Для удаления внутричерепных гематом, очагов размозжения сопровождающихся массивным отеком головного мозга целесообразно применение широкой костно-пластической трепанации черепа. В зависимости от выраженности отека головного мозга операция заканчивается установкой костного лоскута на место или его удалением с консервацией в слабых растворах формалина. Резекционная трепанация черепа (методом скусывания кусачками) приемлема только при наличии в зоне оперативного вмешательства обширного мелкооскольчатого перелома, когда сформировать костный лоскут выпиливанием не представляется возможным. При наличии крупных отломков требуется их репозиция с фиксацией на клеевой основе или удаление с консервацией в формалине в зависимости от характера повреждения и выраженности отека мозга.

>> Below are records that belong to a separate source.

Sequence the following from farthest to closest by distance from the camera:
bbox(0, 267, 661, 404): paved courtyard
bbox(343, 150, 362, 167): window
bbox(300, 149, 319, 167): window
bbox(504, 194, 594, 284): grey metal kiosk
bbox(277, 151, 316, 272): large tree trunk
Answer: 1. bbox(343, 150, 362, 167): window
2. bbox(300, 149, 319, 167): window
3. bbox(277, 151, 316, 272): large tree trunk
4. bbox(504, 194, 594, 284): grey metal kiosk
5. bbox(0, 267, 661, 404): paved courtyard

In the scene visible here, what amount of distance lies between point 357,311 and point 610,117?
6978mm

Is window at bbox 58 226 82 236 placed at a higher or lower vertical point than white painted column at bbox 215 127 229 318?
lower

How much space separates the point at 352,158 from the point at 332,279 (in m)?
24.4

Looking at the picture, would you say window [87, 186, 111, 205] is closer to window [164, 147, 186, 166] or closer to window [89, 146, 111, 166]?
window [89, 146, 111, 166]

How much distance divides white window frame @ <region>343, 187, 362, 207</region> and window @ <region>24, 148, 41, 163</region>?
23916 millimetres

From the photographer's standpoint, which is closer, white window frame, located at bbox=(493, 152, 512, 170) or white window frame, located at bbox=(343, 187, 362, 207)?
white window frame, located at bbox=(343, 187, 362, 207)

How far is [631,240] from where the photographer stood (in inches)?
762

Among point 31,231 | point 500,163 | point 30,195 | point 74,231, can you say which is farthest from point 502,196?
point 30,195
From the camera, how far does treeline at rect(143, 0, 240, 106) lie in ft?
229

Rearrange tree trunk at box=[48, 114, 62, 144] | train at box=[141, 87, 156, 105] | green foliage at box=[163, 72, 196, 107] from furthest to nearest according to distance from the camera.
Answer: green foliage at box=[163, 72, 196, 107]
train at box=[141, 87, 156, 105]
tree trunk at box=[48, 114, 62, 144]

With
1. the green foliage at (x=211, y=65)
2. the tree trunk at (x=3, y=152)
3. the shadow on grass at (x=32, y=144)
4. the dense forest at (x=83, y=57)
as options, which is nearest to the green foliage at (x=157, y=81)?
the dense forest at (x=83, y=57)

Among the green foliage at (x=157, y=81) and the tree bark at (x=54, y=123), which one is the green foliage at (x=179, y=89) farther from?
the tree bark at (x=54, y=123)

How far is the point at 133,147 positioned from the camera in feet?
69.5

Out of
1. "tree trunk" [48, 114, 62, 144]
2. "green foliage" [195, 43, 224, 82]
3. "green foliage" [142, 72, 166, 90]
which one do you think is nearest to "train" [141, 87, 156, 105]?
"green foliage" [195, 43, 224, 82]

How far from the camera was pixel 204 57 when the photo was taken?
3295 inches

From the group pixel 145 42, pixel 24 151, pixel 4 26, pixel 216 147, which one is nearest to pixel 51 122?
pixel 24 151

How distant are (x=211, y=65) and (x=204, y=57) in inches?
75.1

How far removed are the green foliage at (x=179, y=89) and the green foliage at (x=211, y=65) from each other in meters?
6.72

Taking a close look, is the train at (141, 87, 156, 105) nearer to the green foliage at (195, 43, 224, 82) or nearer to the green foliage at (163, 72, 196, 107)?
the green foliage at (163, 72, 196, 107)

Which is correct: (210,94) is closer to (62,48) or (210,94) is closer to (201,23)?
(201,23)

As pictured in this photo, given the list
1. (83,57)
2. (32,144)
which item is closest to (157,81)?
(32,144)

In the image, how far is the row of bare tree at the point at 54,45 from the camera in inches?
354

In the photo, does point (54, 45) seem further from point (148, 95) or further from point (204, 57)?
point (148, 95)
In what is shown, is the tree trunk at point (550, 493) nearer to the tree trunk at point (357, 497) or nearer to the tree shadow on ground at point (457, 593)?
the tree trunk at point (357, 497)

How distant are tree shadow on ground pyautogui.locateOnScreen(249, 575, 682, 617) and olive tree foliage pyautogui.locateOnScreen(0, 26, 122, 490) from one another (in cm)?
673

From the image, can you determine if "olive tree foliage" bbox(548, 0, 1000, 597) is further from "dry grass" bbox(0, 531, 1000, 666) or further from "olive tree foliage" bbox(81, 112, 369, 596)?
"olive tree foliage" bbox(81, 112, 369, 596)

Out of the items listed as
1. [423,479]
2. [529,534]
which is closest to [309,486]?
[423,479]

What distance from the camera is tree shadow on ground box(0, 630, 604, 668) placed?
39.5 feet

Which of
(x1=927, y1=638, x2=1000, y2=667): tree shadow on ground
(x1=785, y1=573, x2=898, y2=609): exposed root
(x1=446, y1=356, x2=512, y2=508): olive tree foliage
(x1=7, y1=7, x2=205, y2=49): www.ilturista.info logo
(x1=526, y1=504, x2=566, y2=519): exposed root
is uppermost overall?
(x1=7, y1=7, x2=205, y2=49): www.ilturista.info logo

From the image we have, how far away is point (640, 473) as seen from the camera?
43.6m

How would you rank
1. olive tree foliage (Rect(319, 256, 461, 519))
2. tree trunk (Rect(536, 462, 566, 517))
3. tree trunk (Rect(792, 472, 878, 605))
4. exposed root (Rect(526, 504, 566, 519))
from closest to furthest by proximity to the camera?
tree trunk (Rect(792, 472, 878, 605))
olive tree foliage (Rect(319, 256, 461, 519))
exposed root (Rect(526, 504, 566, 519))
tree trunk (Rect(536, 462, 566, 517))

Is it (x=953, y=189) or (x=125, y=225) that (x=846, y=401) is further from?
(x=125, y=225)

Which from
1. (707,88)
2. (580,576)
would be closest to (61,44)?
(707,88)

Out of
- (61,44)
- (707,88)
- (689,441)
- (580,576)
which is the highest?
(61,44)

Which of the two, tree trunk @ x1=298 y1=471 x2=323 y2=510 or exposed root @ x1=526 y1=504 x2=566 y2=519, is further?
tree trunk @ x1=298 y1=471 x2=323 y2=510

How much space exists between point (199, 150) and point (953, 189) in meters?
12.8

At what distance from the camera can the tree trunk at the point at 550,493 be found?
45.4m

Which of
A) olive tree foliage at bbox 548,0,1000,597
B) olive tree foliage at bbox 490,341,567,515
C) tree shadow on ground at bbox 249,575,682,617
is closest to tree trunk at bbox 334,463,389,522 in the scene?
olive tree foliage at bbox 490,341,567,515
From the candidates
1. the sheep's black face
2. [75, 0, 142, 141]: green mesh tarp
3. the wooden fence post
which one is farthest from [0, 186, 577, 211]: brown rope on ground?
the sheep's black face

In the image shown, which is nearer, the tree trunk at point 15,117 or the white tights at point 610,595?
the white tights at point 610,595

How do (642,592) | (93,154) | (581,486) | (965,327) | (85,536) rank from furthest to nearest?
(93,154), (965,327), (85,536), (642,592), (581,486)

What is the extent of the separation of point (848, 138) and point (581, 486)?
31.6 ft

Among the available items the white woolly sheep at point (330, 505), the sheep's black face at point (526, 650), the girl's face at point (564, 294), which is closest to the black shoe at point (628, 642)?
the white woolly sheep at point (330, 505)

Заключение. Наиболее достоверными КТ и МРТ показателями при прогнозировании исхода тяжелой ЧМТ при кровоизлияниях эпи, субдурально и паренхиматозно являются объем кровоизлияния и индекс Эванса, которые имеют определенную взаимосвязь. При превышении индекса Эванса свыше 30% и деформации опоясывающей цистерны летальность у больных находящихся в коме возрастала до 90%, восстановления сознания не наблюдалось, больные после 7-14 суток комы переходили в вегетативное состояние. Корреляция между данными КТ/МРТ и данными аутопсии является наиболее достоверным фактором, что может быть информативным при обследовании больных находящихся в глубокой коме с тяжелой ЧМТ. Оценка комы у больных с тяжелой ЧМТ позволила дифференцированно применять методы консервативной терапии, а большой объем кровоизлияния, коматозное состояние больного при нестабильных витальных функциях не явилось противопоказанием у оперативному вмешательству. Сдавление третьего и четвертого желудочка с деформацией опоясывающей цистерны по данным КТ/МРТ у больных находящихся в коме позволило считать его неблагоприятным фактором.

 

СПИСОК ЛИТЕРАТУРЫ

  1. Благодатский М.Д. Клиническое руководство по черепно-мозговой травме. Том I / Под редакцией акад. РАМН. А.Н. Коновалова, проф. Л.Б. Лихтермана, А.А. Потапова. - М.: Антидор, 1998. - 550 с.
  2. Комарницкий С.В., Полищук Н.Е., Литвиненко А.Л. Некоторые факторы определения исхода у больных с травматическими сдавлениями головного мозга // III съезд нейрохирургов России. - СПб.: 2002. - С. 36.
  3. Коновалов А.Н., Карпенко В.Н., Пронин И.Н. Магнитно-резонансная томография в нейрохирургии. - М.: Видар, 1997. - С. 471.
  4. Лихтерман Л.Б., Корниенко В.Н., Потапов А.А. Черепно-мозговая травма: прогноз, течение и исходы. - М.: Книга ЛТР, 1993. - 309 с.
  5. Мамытов М.М., Ырысов К.Б. Черепно-мозговая травма - как нейрохирургическая проблема.//Здравоохранение Кыргызстана. - 2009. - №2. - С. 45-52.
  6. Потапов А.А., Гайтур Э.И. А.П. Фраерман, В.А. Хилько, Принципы лечения тяжелой черепно-мозговой травмы // Открытая черепно-мозговая травма. - М.: 1997. - С. 147-157.
  7. Хилько В.А. Клиническое руководство по черепно-мозговой травме. /Под. ред. акад. А.Н. Коновалова, проф. Л.Б. Лихтермана, проф. член. корр. РАМН А.А. Потапова. - М.: Антидор, 2002. - Том 3. - 631 с.
  8. Юлдашев Р.М., Кариев М.Х., Мирзабоев М.Д. Осложнения и причины летальности у больных с тяжелыми черепно-мозговыми травмами // III съезд нейрохирургов России. - СПб.: 2002. - С.75-77.
  9. Britt Rand Hamilton R. Large decompressive craniotomy in the treatment of acute subdural hematomas // Neurosurgery. - 2007. - V.56. - P. 195-200.
  10. Bullock R., Tesdale A. Surgical management of traumatic intracranial hematomas. - Elsewier, Amsterdam: 2009. - P. 249-198.
  11. Jamjoom A., Nelson R., Strangalis G. Outcome following surgical evacuation of traumatic intracranial hematomas in elderly // Br J Neurosurg. - 2010. - Vol. 6(1). - P.27-32.
  12. Mikawa S., Ebina T. Multiple intracranial lesions in head injury: clinical considerations, prognostic factors, management, and results in 95 patients // Surg Neurol. - 2011. -Vol. 56(2). - P. 82.